:: Task details ::
Return the listing exactly, please; no pictures.

>>>

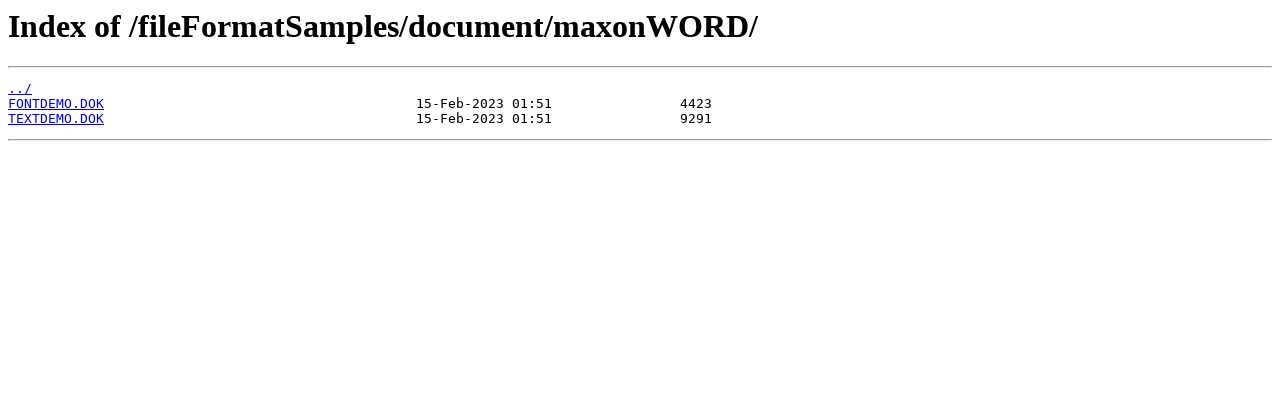

--- FILE ---
content_type: text/html; charset=utf-8
request_url: https://sembiance.com/fileFormatSamples/document/maxonWORD/
body_size: 78
content:
<html>
<head><title>Index of /fileFormatSamples/document/maxonWORD/</title></head>
<body>
<h1>Index of /fileFormatSamples/document/maxonWORD/</h1><hr><pre><a href="../">../</a>
<a href="FONTDEMO.DOK">FONTDEMO.DOK</a>                                       15-Feb-2023 01:51                4423
<a href="TEXTDEMO.DOK">TEXTDEMO.DOK</a>                                       15-Feb-2023 01:51                9291
</pre><hr></body>
</html>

<<<

:: Task output ::
--- FILE ---
content_type: text/html; charset=utf-8
request_url: https://sembiance.com/fileFormatSamples/document/maxonWORD/
body_size: 78
content:
<html>
<head><title>Index of /fileFormatSamples/document/maxonWORD/</title></head>
<body>
<h1>Index of /fileFormatSamples/document/maxonWORD/</h1><hr><pre><a href="../">../</a>
<a href="FONTDEMO.DOK">FONTDEMO.DOK</a>                                       15-Feb-2023 01:51                4423
<a href="TEXTDEMO.DOK">TEXTDEMO.DOK</a>                                       15-Feb-2023 01:51                9291
</pre><hr></body>
</html>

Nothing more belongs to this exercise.